CEZA HUKUKU

Başta Türk Ceza Kanunu ve özel ceza yasalarında suç olarak tanımlanan fiillere ve bu suçlara uygulanacak olan cezaları konu alan hukuk dalı Ceza Hukukudur. Ceza davalarında Savcılıklarca yürütülen soruşturma safhası ve iddianame düzenlenmesi akabinde kamu davası ikamesiyle süren kovuşturma safhası, mahkeme kararı akabinde kanun yollarına başvuru safhaları mevcuttur.
Türk Ceza Kanunu ve yasal mevzuat temelinde tanımlanan bir suçun vuku bulması temelinde, suç mahallinin bağlı olduğu adliyenin Başsavcılığınca soruşturma dosyası açılmaktadır. Bu süreçte, dosya konusu suç ile ilgili olarak deliller toplanmakta ve tanık ifadeleri alınmaktadır. Bu sürecin tamamlanması akabinde ise, Savcılık yeterli delile ulaşıldığını düşünür ve suçu sabit görürse İddianame düzenleyerek ilgili mahkemesine göndermektedir. Bu mahkeme, suçun niteliğine göre Asliye Ceza Mahkemesi ve Ağır Ceza Mahkemesi olmaktadır. Açılmış olan bir savcılık dosyasının müşteki (suçtan zarar gören) ve şüpheli taraf olmak üzere iki tarafı bulunmaktadır. Dosya takibinde her iki tarafın da delil toplanmasına katkıda bulunma hakkı mevcuttur.
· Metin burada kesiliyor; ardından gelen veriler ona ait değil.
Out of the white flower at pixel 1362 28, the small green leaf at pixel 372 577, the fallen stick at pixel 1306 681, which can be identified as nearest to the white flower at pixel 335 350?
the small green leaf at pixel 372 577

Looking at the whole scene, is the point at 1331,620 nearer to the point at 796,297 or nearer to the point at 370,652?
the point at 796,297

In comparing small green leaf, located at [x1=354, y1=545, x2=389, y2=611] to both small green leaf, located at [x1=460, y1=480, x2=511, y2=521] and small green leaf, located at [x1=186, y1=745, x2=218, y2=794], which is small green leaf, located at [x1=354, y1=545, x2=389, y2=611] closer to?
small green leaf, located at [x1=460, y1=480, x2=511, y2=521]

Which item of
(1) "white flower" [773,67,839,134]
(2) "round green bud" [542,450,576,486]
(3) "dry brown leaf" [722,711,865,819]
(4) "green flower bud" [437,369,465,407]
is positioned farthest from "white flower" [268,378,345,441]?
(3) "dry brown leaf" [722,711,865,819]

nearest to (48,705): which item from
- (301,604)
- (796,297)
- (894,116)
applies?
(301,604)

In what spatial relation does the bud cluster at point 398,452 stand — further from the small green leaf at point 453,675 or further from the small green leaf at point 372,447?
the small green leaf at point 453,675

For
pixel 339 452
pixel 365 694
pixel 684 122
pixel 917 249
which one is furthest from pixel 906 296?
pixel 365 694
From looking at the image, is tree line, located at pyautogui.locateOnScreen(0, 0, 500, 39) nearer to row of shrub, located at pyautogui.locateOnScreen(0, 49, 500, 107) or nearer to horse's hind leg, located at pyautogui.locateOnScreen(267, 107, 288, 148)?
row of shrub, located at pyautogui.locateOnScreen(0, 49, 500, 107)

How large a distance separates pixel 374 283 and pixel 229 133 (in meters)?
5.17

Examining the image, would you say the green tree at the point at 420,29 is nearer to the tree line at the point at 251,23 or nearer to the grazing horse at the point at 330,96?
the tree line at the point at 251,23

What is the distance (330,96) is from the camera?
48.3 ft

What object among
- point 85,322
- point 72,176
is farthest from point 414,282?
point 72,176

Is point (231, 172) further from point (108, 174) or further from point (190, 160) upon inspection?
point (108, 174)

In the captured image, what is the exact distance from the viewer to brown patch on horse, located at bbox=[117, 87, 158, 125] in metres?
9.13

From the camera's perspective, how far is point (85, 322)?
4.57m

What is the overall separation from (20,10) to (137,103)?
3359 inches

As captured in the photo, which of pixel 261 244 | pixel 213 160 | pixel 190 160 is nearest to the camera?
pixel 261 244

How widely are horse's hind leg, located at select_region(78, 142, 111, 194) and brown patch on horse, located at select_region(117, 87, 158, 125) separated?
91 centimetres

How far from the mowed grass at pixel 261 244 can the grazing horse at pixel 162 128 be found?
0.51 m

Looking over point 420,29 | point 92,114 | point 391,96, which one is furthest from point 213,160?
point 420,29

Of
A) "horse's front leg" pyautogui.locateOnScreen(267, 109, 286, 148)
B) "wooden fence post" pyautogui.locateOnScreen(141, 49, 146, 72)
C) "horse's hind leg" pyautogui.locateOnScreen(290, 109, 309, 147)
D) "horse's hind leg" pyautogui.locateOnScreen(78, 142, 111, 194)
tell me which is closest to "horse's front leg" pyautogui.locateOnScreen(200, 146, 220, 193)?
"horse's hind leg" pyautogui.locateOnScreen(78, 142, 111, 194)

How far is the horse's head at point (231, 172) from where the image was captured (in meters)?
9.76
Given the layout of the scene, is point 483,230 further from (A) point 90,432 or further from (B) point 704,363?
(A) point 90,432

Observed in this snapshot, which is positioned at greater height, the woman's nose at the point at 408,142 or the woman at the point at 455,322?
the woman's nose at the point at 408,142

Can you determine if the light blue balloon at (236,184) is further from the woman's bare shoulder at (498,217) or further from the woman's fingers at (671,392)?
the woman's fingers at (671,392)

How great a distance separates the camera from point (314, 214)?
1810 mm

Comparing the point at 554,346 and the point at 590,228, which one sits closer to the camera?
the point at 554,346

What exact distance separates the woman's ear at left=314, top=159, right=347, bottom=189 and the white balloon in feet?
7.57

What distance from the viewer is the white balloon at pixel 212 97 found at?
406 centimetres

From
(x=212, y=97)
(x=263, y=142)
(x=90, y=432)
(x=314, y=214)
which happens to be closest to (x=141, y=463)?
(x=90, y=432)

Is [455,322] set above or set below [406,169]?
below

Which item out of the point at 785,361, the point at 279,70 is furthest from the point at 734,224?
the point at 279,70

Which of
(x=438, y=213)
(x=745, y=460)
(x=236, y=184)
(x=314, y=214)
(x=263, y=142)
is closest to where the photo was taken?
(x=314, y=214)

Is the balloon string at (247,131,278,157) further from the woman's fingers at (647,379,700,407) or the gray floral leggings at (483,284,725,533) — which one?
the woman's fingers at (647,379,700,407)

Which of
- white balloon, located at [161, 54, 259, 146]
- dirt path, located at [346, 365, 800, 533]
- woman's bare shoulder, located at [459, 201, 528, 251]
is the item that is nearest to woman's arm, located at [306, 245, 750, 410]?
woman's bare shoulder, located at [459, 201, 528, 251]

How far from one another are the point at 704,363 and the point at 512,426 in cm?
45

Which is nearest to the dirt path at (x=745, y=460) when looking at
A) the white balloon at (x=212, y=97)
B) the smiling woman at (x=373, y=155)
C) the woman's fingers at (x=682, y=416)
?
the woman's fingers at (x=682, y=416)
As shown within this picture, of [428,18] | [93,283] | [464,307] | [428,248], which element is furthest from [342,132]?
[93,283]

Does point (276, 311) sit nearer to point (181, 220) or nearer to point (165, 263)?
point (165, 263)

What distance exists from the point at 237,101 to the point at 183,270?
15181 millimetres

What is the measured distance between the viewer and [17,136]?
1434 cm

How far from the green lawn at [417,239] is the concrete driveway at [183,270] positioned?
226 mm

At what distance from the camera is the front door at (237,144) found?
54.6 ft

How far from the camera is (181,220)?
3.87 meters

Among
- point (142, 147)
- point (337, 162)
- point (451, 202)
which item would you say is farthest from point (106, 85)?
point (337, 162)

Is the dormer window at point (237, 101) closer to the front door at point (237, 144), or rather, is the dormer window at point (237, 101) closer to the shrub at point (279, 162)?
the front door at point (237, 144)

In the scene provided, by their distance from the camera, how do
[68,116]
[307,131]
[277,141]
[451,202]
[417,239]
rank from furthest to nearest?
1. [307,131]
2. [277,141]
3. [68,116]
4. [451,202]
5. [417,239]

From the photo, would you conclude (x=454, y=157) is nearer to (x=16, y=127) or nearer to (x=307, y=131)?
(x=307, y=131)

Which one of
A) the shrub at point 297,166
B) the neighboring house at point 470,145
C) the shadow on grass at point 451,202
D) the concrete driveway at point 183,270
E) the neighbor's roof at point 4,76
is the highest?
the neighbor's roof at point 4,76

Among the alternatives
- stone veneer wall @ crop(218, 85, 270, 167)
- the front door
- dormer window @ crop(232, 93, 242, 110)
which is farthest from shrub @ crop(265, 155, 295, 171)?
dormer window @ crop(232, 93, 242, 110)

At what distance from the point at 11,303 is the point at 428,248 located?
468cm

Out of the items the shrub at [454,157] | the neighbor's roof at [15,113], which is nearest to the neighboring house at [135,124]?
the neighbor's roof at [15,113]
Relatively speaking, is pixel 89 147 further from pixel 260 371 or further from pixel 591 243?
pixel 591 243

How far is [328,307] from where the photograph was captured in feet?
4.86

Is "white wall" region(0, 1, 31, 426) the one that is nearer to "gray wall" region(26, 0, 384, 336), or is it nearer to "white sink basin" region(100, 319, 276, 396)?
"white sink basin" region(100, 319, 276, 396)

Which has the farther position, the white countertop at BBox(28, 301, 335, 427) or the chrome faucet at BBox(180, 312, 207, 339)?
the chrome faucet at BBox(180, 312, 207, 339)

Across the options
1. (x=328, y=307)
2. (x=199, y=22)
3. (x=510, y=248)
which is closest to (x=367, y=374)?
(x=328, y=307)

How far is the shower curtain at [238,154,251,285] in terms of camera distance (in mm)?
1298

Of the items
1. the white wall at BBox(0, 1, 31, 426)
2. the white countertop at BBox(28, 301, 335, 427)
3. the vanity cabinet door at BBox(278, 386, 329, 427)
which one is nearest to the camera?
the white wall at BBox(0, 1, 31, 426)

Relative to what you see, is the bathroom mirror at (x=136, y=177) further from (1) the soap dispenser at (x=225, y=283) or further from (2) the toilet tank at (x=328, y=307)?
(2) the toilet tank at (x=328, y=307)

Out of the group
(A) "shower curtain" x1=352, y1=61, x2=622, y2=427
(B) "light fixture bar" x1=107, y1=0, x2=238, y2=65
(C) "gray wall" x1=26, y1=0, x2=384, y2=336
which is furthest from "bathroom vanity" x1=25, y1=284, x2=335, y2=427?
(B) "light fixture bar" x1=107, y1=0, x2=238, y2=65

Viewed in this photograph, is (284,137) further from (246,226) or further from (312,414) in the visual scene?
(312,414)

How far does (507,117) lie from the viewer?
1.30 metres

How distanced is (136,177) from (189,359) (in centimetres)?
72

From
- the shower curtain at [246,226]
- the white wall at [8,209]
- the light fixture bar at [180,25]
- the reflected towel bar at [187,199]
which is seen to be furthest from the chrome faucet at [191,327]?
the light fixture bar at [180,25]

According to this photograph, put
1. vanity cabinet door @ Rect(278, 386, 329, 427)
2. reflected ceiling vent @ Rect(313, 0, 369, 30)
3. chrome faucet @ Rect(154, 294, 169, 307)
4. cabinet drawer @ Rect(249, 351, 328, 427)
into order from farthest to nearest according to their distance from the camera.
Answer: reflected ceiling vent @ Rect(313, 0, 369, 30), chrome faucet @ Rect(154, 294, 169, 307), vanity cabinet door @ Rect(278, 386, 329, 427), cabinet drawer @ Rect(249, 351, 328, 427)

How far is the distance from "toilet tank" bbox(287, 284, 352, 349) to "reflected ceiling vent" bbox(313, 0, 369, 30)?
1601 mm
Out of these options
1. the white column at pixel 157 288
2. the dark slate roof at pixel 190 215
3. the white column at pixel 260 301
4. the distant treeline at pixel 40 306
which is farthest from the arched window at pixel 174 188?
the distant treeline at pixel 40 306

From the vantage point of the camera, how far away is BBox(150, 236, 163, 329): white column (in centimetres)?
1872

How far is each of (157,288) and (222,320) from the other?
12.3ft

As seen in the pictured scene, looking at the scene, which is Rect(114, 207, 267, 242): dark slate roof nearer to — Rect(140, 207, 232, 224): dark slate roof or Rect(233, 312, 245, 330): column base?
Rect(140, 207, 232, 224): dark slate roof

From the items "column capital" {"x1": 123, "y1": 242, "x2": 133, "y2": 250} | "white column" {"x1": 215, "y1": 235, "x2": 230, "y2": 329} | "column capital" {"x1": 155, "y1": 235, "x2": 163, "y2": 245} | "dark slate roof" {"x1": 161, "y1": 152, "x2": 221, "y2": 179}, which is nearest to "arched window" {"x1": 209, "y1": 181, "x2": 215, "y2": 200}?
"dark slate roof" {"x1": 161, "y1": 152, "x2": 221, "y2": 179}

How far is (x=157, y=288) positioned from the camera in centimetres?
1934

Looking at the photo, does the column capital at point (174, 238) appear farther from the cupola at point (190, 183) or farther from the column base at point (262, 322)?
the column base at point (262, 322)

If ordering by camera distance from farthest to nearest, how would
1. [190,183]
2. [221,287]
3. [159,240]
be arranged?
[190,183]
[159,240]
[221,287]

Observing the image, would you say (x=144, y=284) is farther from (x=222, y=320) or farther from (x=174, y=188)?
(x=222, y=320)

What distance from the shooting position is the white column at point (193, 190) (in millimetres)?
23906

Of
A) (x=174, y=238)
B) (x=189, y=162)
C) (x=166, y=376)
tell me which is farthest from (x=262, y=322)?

Müşteki tarafça, dosya takibinde maddi vakıaya dair tüm delillerin sunularak, bağlantılandırmasının yapılması ve hukuki değerlendirme yapılması önemlidir. Şüpheli taraf açısından ise, tutukluluğa itiraz edilmesi, mevcut delillerin değerlendirilmesi ve zorunlu itirazların yapılması önemlidir. Kamu davası açılması akabinde, müşteki adına katılma talebinde bulunulacak ve aleyhe bir neticeyi temyiz hakkı kazanılacaktır. Sanık tarafı açısından ise, suçun somut olmadığı durumlarda beraat talep edilecek, Mahkemenin aksi bir kanaatte olması durumunda ise indirim sebepleri ve lehe olan tüm hükümlerin uygulanması talep edilecektir. Hukuk büromuzca, Türk Ceza Kanunu ve yasal mevzuatta tanımlanmış suçlar ile ilgili açılmış Savcılık dosyaları, Asliye Ceza Mahkemesi ve Ağır Ceza Mahkemesi suçlarında müşteki ve sanık tarafları için hukuki hizmet ve dava takibi yapılmaktadır.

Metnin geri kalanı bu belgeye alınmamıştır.